When he came to dun us, which was usually in the morning, Antek, who slept on a straw bed on the floor, and covered himself with a Turkish curtain used by us as a background for portraits, would rise to a sitting posture, and say in sepulchral tones,--

"It is well that I see you, for I dreamed that you were dead."

The house-owner, who was superstitious, and dreaded death evidently, was confused at once and beyond measure. Antek would throw himself back on the straw bed, stretch his legs, fold his hands across his breast, and continue,--

"You were just like this; you had white gloves on your hands, the fingers were too long; on your feet patent-leather boots; for the rest, you were not changed much."

Then I would add, "Sometimes those dreams come true."

It seems that this "sometimes" brought the man to despair. At last he would fall into a rage, slam the door after him; and we could hear him rush downstairs four steps at a time, swearing by what the world stands on. Still the honest soul did not like to send the house-bailiff to us.

In truth, there was not much to take; and he had calculated that were he to bring other artists to that studio, and the kitchen adjoining, the story would be the same, or still worse.

Our sharp method grew dull in time, however. The house-owner became accustomed to the thought of death. Antek had the idea to finish three pictures in the style of Wurtz, "Death," "Burial," and "Waking from Lethargy." Naturally our man was to figure in all of them.

Such funereal subjects became a specialty for Antek, who, as he says himself, paints "corpses big, medium, and small size." This is the reason, of course, why no one buys his pictures; for, subjects aside, he has talent. He has sent to the Paris Salon two "corpses," and as I also sent my "Jews on the Vistula," which in the catalogue of the Salon are christened "Jews on the Babylon," we were both waiting impatiently for the decision of the _jury_.

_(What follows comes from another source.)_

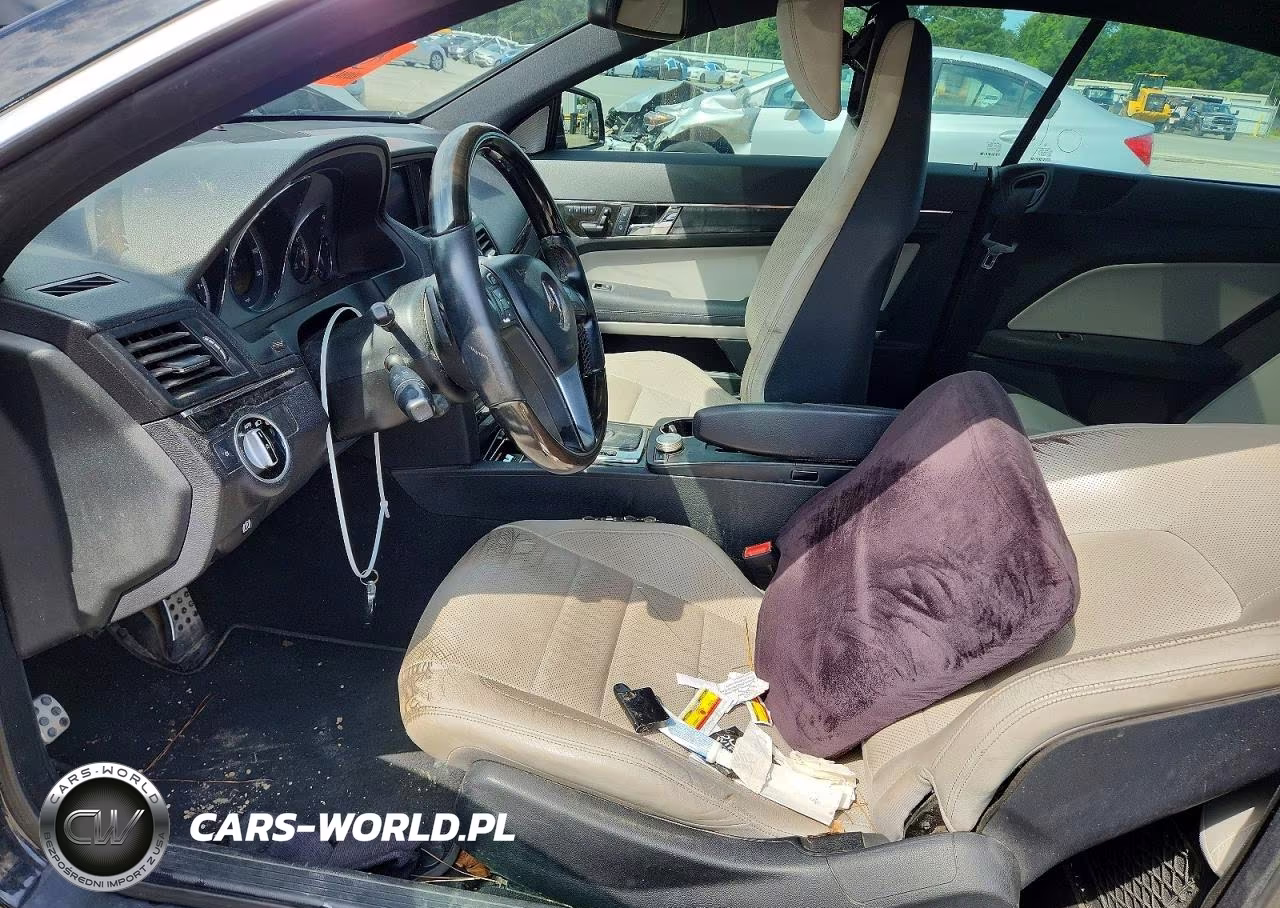 2012 Mercedes-Benz E 350 VIN:WDDKJ5KB0CF140882 - 7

Of course Antek foresaw that the worst would happen, that the _jury_ would be made up of perfect idiots, and even if not made up of idiots, I am an idiot, he is an idiot, our pictures are idiotic, and reward for them would be the summit of idiocy!

How much blood that monkey has spoiled in me during the two years that we have lived in one studio, I cannot tell.

Antek's whole ambition is to pass for a moral "corpse." In company he poses as a drunkard, which he is not. He will pour down two or three tiny glasses of vodka, and turn to see if we are looking; if not sure that we are, he will punch one of us with his elbow frown and say, in subterranean tones,--

"Yes, how low I have fallen, that far! Is it possible?"